- _Extrait du texte_:
Emmanuel Guibert avait déjà raconté la vie d'un de ses amis dans "La guerre d'Alan", mais c'était une bande dessinée. Ici, deux dessinateurs parlent sans dessin. Mike qui vit à Mineapolis et qui meurt d'un cancer du foie a manifesté le désir de revoir son ami Emmanuel. Ensemble, ils ont déjà beaucoup et longuement parlé dessin, mais ils n'ont encore jamais dessiné ensemble et Mike, bien que très affaibli, voudrait le faire avant de mourir. Emmanuel nous racontera cette ultime réunion.

Ce qui m'a frappée, c'est la parfaite justesse de tout ce qui est dit et de ce qui est pensé. Beaucoup de ses réflexions ont fait écho à des choses que je m'étais déjà dites. Mieux encore, d'autres m'ont amenée un peu plus loin. Le texte est très beau aussi et on a sans cesse envie d'en copier des extraits...

"Les gens bien parlent bien. Et plus ils sont au pied du mur, mieux ils parlent."

Le livre lui-même en est l'illustration.

"C'est toujours bon de faire attention à ses mots. Pas pour maîtriser sa parole, pour se maîtriser soi. Parler comme il faut, c'est réguler son souffle, sa voix, son vocabulaire, ses mains, les traits de son visage. Ça fait du bien à celui qui parle et c'est la condition suspensive pour faire du bien à celui qui écoute."

Comme je le disais, la première partie parle surtout d’amitié, de relations humaines, de famille aussi, d'amour, de transmission des savoirs, de vie, de mort et de fin de vie, et c'est passionnant car les commentaires qui sont faits sont tous intelligents, voire profonds. Cela parle de compassion aussi, d'accompagnement, du cadeau de la compagnie, de la parole, de l'attention et du temps offert.

De façon éclairante puisqu'on est par le fait, de plus en plus près de la mort de Mike, le dernier tiers parle beaucoup de dessin et d'architecture, de techniques et de savoirs. Le dessin qui est leur vie et qui les a rassemblés, les accompagne et les soutient jusqu'au bout. Il est leur vie.

C'est un de ces livres dont on a envie de presque tout recopier. Je suis parvenue à me retenir, mais voici tout de même... :

"Tôt ou tard, si je ne meurs pas brutalement, je serai face à quelqu'un que j'aime et qui continuera la route qui, devant moi, s'arrête. Si je ne suis pas gaga, je me dirai : ses affaires sont en ordre, il est en train de gagner sa pitance avec son travail, d'élever sa fille, de prévoir tel ou tel voyage qu'il fera dans quelques mois... tant mieux. Et j'y trouverai une dernière occasion de me réjouir."


"Le savoir qui se transmet du vivant de quelqu'un est très peu de choses en regard du savoir qui se perd à sa disparition."


"Moins il y a de savoir-faire, moins il y a de savoir-vivre."


Et le mot de la fin :

"Je ne dessine pas pour obtenir des dessins, la preuve : je ne les regarde plus quand je les ai finis. Je dessine pour vivre le moment où je dessine. Je dessine pour être présent à moi-même, aux autres et à l'entour."


Vous l'aurez compris : indispensable.

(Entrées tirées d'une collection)
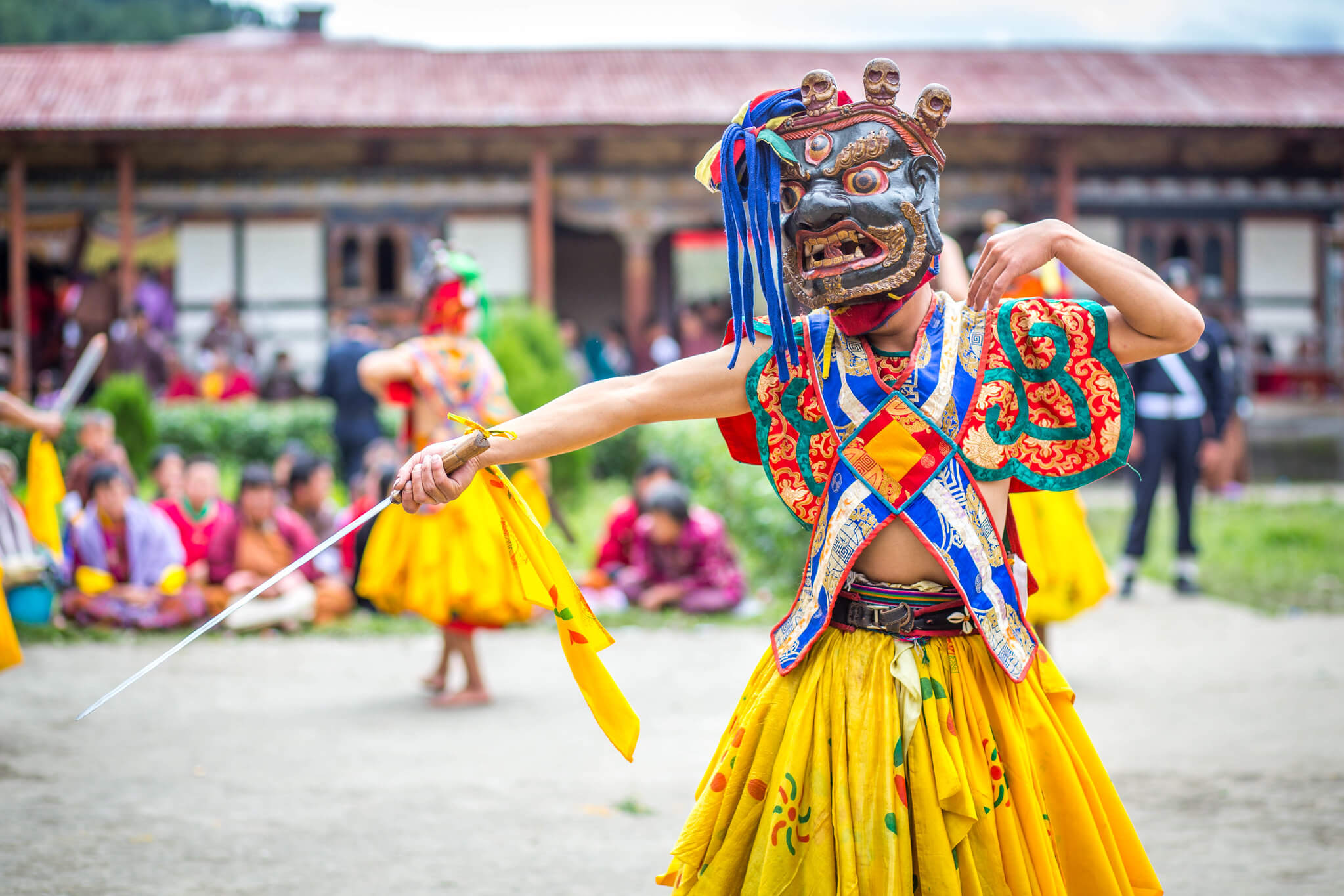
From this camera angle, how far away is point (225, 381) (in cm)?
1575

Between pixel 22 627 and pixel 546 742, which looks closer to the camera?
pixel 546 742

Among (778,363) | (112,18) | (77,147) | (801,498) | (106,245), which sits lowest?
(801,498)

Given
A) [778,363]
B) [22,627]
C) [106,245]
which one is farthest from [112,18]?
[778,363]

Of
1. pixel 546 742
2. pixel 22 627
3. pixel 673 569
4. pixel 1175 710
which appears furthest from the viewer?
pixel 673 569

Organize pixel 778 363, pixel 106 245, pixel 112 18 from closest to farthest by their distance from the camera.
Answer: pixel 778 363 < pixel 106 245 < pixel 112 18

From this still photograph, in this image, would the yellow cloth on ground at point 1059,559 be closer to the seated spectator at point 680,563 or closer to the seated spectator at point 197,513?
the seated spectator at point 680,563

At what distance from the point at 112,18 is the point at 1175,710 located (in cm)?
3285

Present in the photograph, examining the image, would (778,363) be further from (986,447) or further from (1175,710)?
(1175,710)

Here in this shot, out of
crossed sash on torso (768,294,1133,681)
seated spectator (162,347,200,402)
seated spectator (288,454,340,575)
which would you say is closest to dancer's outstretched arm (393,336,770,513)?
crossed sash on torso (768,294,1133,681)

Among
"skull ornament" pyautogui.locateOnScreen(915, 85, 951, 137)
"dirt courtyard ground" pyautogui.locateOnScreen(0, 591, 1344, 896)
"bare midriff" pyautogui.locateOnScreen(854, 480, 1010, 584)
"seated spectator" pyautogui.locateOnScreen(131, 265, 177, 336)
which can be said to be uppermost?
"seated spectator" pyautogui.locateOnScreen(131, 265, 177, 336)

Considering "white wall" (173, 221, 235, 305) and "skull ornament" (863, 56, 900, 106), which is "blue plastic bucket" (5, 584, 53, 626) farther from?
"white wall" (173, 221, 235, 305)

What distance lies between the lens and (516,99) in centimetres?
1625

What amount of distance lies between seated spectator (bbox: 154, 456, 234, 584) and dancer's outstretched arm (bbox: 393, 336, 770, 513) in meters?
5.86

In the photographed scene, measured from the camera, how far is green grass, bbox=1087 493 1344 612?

- _Consignes de l'exercice_:
(1) D'après l'extrait, quels sont tous les éléments que l'on régule lorsqu'on parle « comme il faut » ? Énumérez-les.
(2) Selon l'extrait, de quelle maladie Mike est-il en train de mourir ?
(3) D'après l'extrait, pourquoi est-il toujours bon de faire attention à ses mots ? Répondez en une à trois phrases.

- _Réponses par numéro_:
(1) Le souffle, la voix, le vocabulaire, les mains et les traits du visage.

(2) D'un cancer du foie.

(3) Ce n'est pas pour maîtriser sa parole, mais pour se maîtriser soi-même. Bien parler fait du bien à celui qui parle et constitue la condition suspensive pour faire du bien à celui qui écoute.